* [Exercise task 1]: In the opera thread, what does the original poster always read along with while listening to a recording?

* [Quoted passage]:
↓

# How to get into opera



## tenoredigrazia (Feb 3, 2013)

Hey everybody,

I'm a singer who wants to get into opera. I've been to some performances, and I already have a lot of favorite arias and excerpts, but I'm trying to get familiar with whole works. I've taken it upon myself to listen to a new opera every day to get comfortable with the art form. Here's a list of what I've heard so far, with the conductors of the recordings:

Bellini - I puritani (Muti)
Cavalli - La Calisto (Leppard)
Donizetti - Lucia di Lammermoor (Bonynge)
de Falla - La vida breve (Lopez-Corbus)
Joplin - Treemonisha (Schuller)
Leoncavallo - Pagliacci (Ghione)
Mozart - Don Giovanni (Maazel)
Offenbach - Les contes d'Hoffmann (Cluytens)
Puccini - Madama Butterfly (Leinsdorf Tosca (de Sabata) 
Rossini - Il barbiere di Siviglia (Chailly)
Strauss - Elektra (Solti)
Tchaikovsky - Eugene Onegin (Levine)
Verdi - Don Carlo (Giulini La traviata (Bonynge Rigoletto (Bonynge)
Wagner - Tannhäuser (Solti Die Walkürie (Levine)

You can see that I try to be eclectic, and I've done my best to listen closely -- I always read along with the libretto while I listen -- but I almost always walk away unable to remember very much of the music. Mind you, I've only heard each of these one time. I just wish something would click, or a switch would flip. Am I a lost cause, or does anyone have tips that could help me get inside this art form and really understand it?

All my gratitude for any and all comments!


----------



## expat (Mar 17, 2013)

pick one opera and listen to the complete opera once. Ten listen to one act over and over until you get a sense of the structure and then move over to the next act.


----------



## deggial (Jan 20, 2013)

like expat said, don't try to do everything at once. Did you like any of the above operas more than the rest? Explore that one first. Also, try different recordings, it can make a world of difference *and* you can compare them which might bring out interesting structural and interpretative points you didn't notice at first.

↑

* [Exercise task 2]: Update the rows from the line that contains "In the snapshot provided, how" through the end of the rows, replacing "jacket" with "coat" and changing nothing else. Leave the pictures out of the answer.

* [The input]:
↓

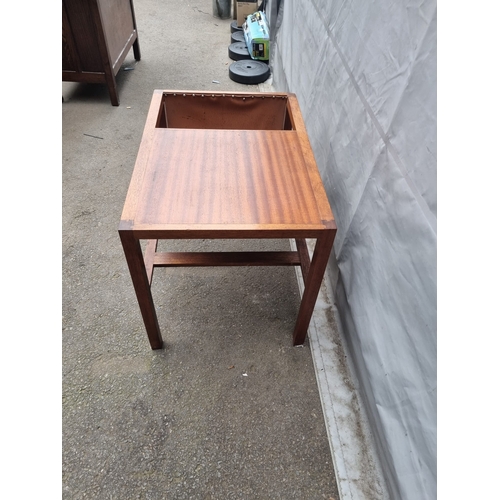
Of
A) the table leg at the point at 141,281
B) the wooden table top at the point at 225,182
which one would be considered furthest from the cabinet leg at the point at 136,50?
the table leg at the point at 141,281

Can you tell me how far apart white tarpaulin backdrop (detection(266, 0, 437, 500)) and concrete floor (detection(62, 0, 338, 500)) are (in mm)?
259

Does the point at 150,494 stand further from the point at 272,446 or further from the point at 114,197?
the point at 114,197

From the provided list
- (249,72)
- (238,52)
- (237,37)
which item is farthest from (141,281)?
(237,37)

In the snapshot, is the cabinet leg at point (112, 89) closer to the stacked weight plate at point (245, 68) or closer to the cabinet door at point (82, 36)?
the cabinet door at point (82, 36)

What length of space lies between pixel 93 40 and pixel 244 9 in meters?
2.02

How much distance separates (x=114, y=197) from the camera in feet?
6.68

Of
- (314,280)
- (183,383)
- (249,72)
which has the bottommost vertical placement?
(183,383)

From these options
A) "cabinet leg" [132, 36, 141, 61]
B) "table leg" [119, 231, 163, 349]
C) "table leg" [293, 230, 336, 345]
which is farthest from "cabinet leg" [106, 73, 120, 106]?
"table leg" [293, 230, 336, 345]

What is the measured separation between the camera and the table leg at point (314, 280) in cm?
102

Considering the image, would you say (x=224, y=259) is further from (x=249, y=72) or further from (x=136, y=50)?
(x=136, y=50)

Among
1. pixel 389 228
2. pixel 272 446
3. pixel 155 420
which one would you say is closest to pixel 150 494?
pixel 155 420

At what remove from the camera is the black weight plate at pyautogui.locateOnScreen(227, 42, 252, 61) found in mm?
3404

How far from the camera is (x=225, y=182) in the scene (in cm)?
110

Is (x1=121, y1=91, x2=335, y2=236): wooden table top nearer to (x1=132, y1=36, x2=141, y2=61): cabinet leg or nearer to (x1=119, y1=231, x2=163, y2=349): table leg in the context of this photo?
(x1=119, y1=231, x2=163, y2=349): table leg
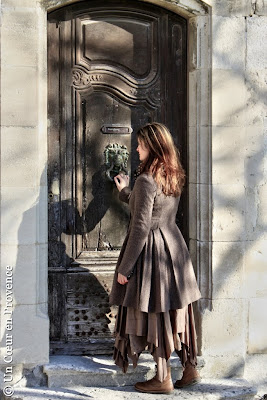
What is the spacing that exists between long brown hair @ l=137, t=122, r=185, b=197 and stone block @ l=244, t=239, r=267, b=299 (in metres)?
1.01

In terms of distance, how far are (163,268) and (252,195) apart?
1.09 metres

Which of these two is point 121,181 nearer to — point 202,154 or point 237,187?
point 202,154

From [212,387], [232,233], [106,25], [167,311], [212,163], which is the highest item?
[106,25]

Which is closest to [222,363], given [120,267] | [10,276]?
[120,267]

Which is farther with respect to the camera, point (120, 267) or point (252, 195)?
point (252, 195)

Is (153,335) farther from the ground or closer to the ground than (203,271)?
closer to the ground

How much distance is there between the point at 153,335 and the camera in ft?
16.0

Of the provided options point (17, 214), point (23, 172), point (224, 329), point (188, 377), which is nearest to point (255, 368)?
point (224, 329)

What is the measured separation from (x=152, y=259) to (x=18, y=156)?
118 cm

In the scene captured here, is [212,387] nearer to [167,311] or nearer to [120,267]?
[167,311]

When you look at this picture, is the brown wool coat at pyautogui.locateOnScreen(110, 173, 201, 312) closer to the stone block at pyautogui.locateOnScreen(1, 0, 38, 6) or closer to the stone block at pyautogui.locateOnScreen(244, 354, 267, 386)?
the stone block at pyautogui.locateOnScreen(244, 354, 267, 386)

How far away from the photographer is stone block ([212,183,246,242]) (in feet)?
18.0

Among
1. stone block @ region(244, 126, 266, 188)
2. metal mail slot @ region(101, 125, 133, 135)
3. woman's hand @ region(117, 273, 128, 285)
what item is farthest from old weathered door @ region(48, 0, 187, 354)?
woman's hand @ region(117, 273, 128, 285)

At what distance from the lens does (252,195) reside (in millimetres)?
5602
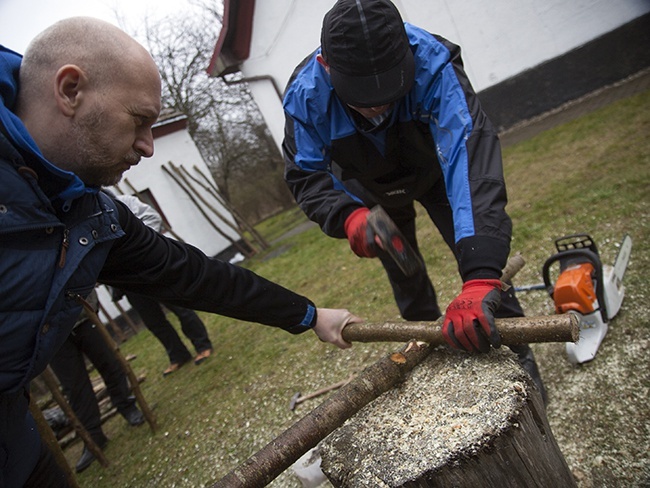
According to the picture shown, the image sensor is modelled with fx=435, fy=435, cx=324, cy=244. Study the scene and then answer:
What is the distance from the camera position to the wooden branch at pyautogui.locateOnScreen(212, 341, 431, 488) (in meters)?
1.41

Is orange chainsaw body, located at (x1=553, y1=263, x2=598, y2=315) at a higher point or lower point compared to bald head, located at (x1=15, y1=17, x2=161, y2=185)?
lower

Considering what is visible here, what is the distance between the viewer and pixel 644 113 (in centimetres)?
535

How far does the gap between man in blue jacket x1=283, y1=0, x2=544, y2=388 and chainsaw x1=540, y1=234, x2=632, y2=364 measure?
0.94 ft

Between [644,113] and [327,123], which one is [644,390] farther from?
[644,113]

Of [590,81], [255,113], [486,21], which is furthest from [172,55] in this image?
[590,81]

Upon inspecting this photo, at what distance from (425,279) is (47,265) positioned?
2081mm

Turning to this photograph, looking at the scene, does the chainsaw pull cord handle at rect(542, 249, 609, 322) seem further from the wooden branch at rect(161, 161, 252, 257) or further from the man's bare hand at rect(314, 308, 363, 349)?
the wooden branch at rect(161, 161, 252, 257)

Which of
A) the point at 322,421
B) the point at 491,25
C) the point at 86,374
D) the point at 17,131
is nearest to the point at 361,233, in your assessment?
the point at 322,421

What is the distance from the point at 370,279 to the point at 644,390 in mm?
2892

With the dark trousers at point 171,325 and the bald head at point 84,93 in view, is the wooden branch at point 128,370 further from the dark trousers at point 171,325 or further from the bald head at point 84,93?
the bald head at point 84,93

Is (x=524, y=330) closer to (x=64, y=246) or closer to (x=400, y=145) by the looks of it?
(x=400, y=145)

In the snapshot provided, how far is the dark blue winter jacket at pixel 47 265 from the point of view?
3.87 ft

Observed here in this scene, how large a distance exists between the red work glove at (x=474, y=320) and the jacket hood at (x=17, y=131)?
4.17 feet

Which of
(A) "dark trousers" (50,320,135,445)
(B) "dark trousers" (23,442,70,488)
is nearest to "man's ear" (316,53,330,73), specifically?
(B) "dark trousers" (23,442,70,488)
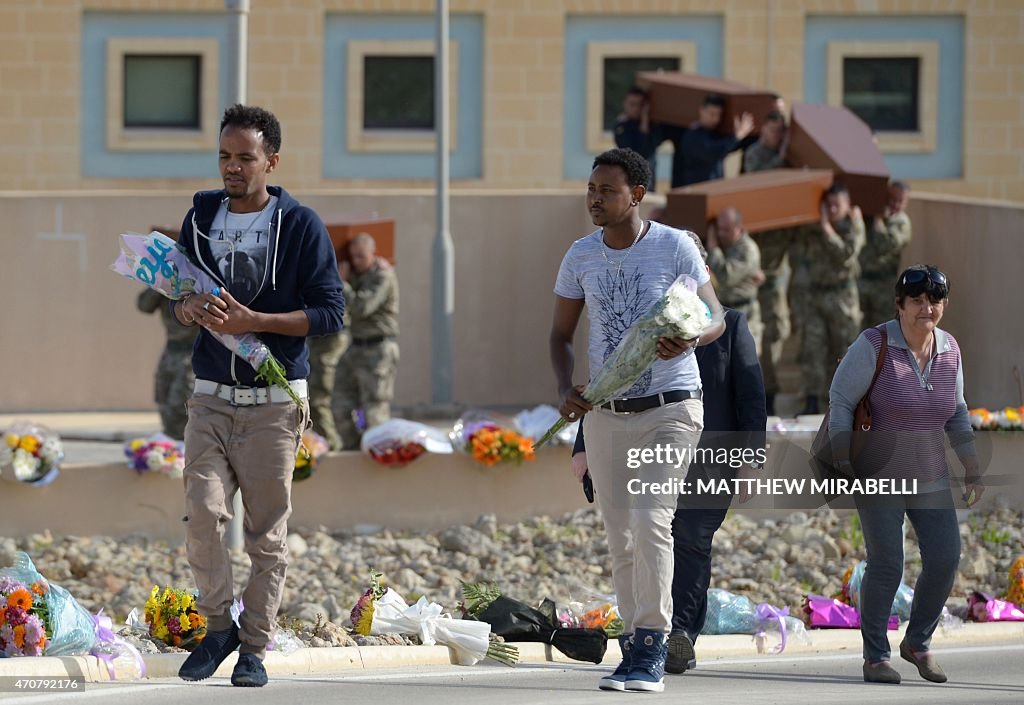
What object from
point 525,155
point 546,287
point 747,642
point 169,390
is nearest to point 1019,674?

↑

* [Worked answer 1]: The libretto.

* [Worked answer 2]:
In the snapshot provided, how far is the dark blue winter coat at pixel 47 265 from the point of view?
3.87 ft

Observed here in this scene, how large a distance exists between the red work glove at (x=474, y=320) and the coat hood at (x=17, y=131)?
4.17 feet

Which of
(A) "dark trousers" (50,320,135,445)
(B) "dark trousers" (23,442,70,488)
is nearest to "man's ear" (316,53,330,73), specifically?
(B) "dark trousers" (23,442,70,488)
What object from
point 525,155
point 546,287
point 747,642
point 169,390
is nearest to point 1019,674?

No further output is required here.